Please go line by line and repeat the data below exactly, with no images.

(Collected data entries)
::::::::

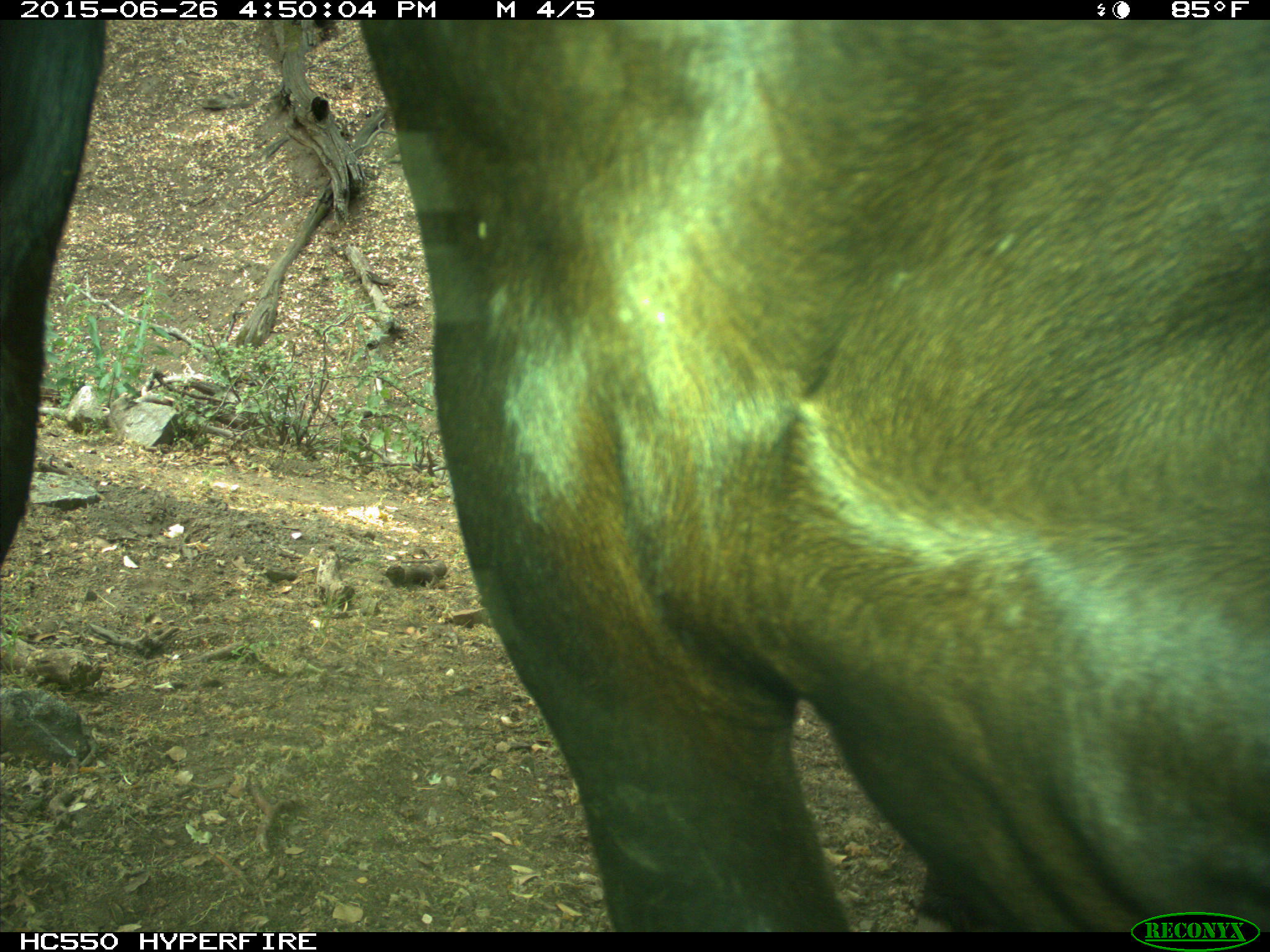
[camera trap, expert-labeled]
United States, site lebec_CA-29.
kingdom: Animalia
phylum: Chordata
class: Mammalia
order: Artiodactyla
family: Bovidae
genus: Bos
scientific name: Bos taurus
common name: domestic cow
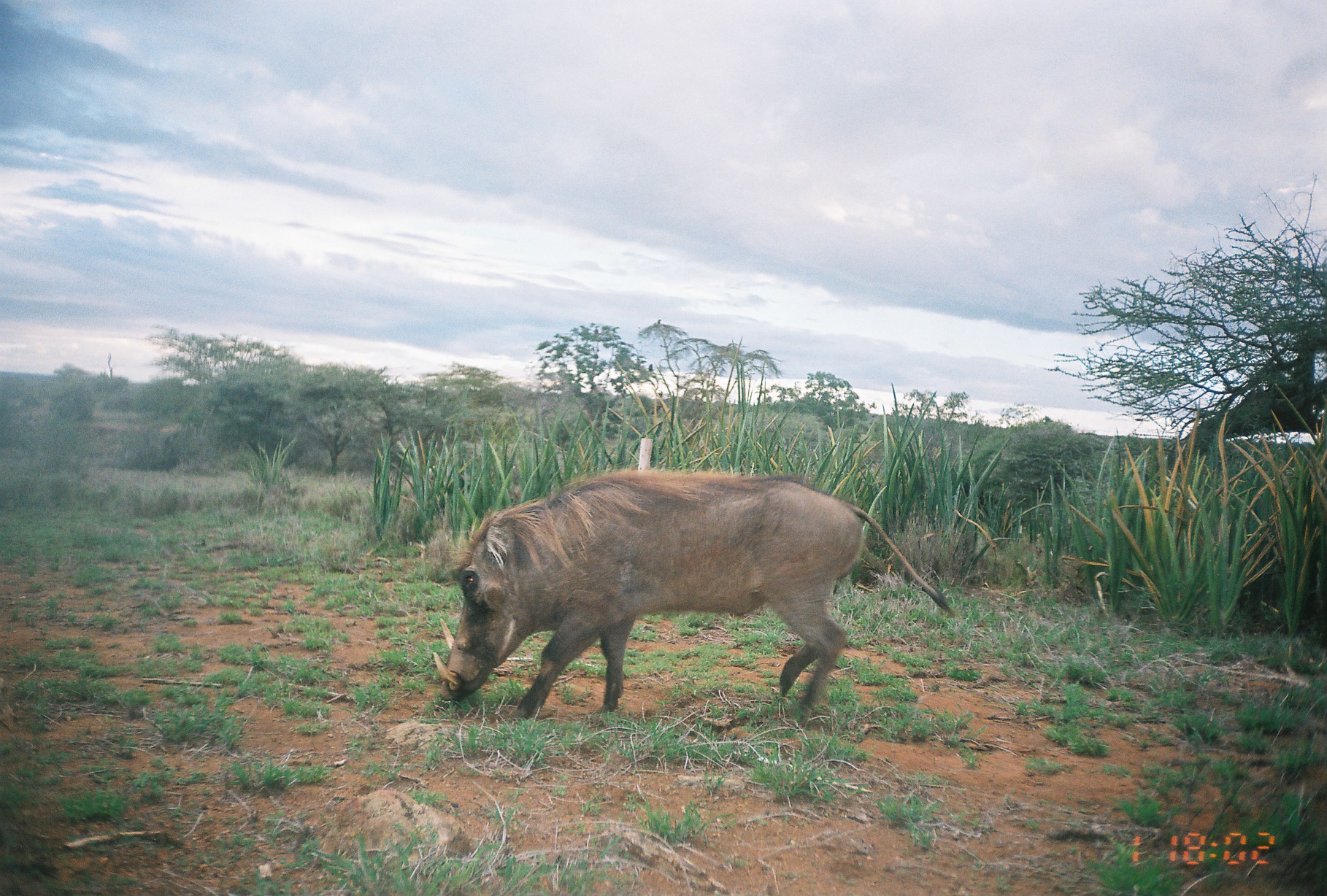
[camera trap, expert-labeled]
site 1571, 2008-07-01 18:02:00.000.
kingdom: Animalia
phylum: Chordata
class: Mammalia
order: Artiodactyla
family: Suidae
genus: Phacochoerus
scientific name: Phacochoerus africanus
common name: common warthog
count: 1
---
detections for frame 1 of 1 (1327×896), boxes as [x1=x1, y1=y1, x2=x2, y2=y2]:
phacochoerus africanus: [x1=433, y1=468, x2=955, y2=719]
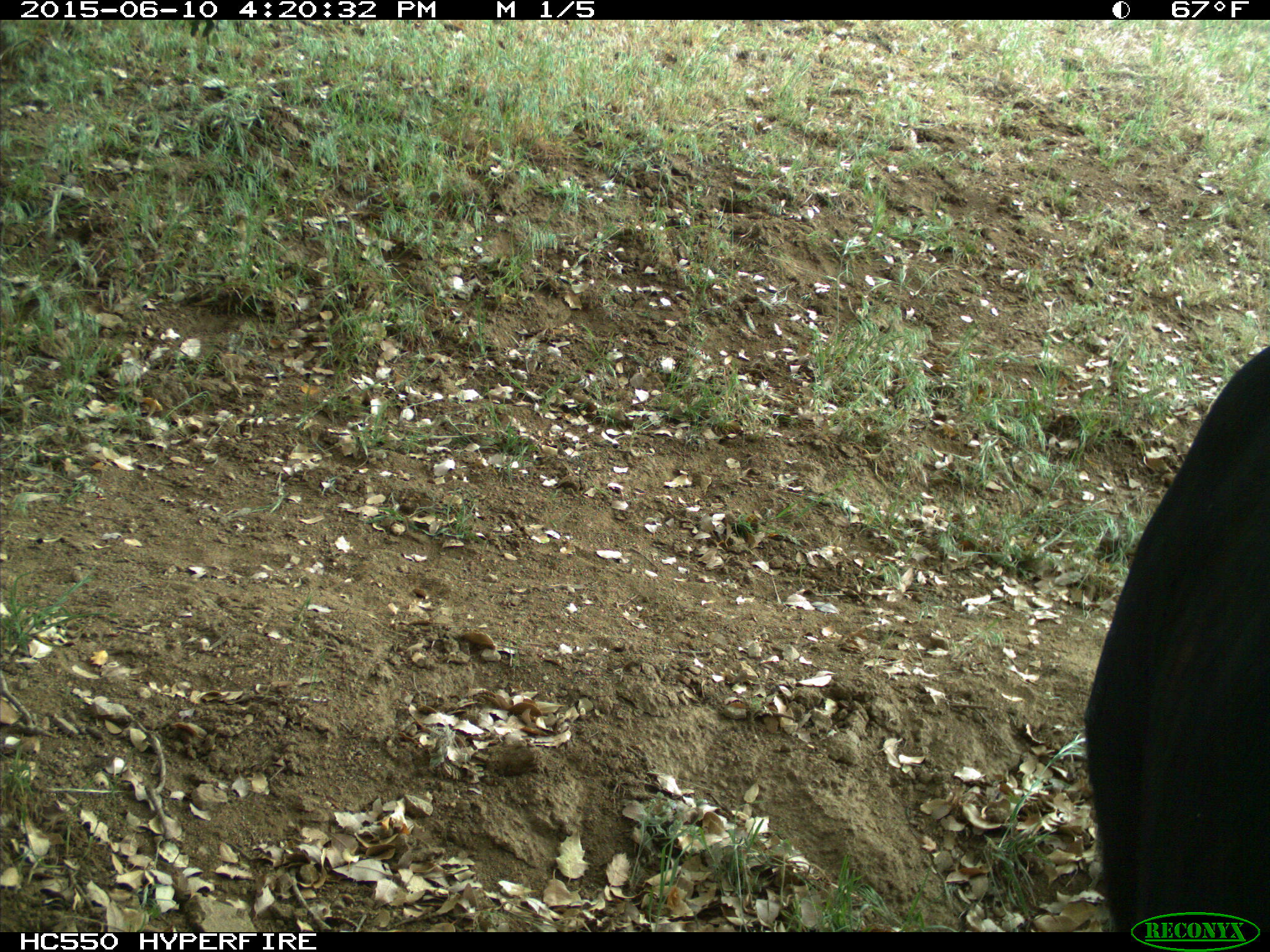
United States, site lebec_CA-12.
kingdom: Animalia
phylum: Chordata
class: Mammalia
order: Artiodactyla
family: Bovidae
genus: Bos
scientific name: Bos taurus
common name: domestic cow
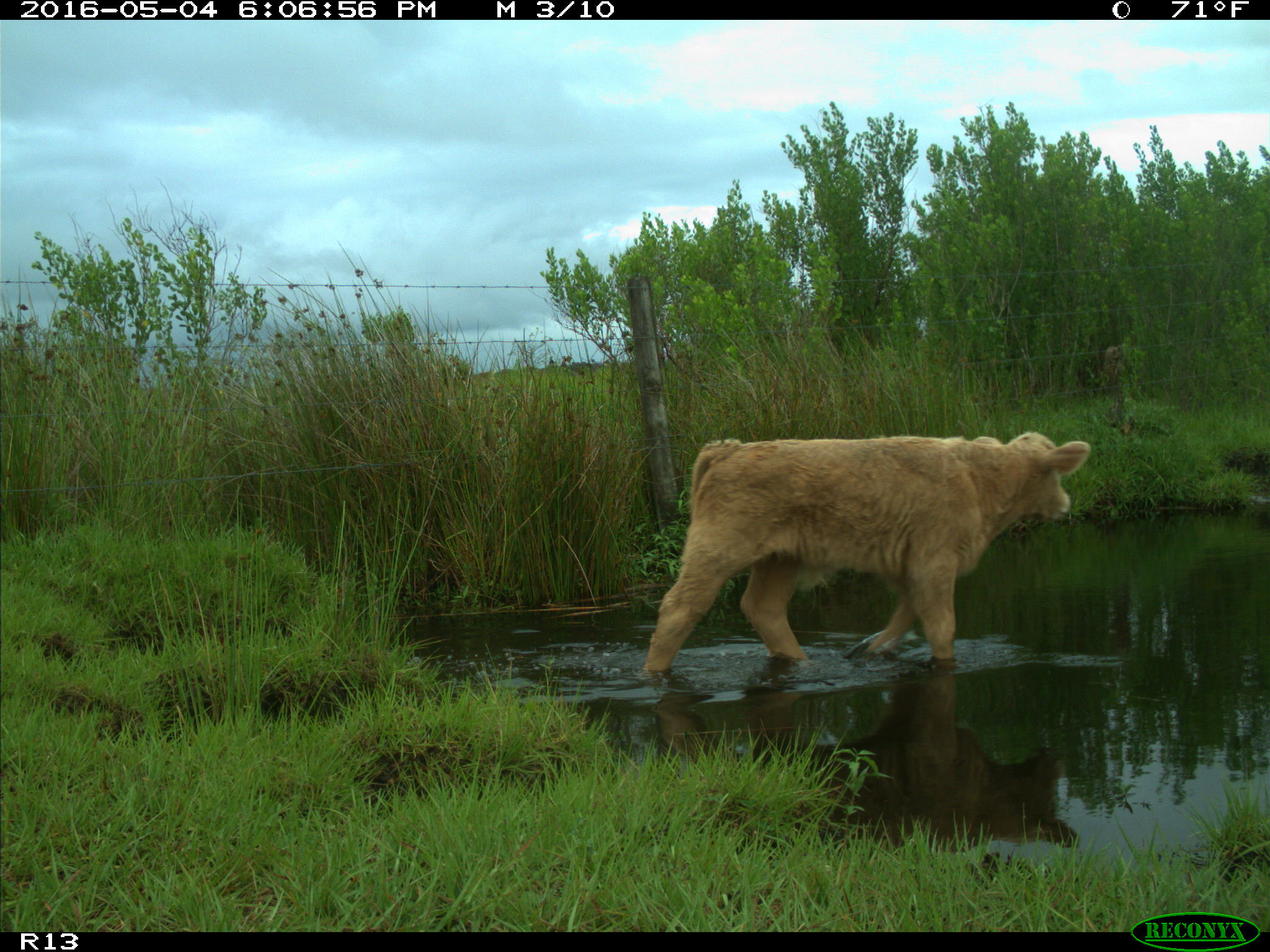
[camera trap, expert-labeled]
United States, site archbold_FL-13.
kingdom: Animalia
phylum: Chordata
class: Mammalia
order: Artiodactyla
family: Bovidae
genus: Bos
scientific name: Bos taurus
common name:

::::::::

* _Exercise solution_
[camera trap, expert-labeled]
United States, site lebec_CA-29.
kingdom: Animalia
phylum: Chordata
class: Mammalia
order: Artiodactyla
family: Bovidae
genus: Bos
scientific name: Bos taurus
common name: domestic cow
[camera trap, expert-labeled]
site 1571, 2008-07-01 18:02:00.000.
kingdom: Animalia
phylum: Chordata
class: Mammalia
order: Artiodactyla
family: Suidae
genus: Phacochoerus
scientific name: Phacochoerus africanus
common name: common warthog
count: 1
---
detections for frame 1 of 1 (1327×896), boxes as [x1=x1, y1=y1, x2=x2, y2=y2]:
phacochoerus africanus: [x1=433, y1=468, x2=955, y2=719]
United States, site lebec_CA-12.
kingdom: Animalia
phylum: Chordata
class: Mammalia
order: Artiodactyla
family: Bovidae
genus: Bos
scientific name: Bos taurus
common name: domestic cow
[camera trap, expert-labeled]
United States, site archbold_FL-13.
kingdom: Animalia
phylum: Chordata
class: Mammalia
order: Artiodactyla
family: Bovidae
genus: Bos
scientific name: Bos taurus
common name:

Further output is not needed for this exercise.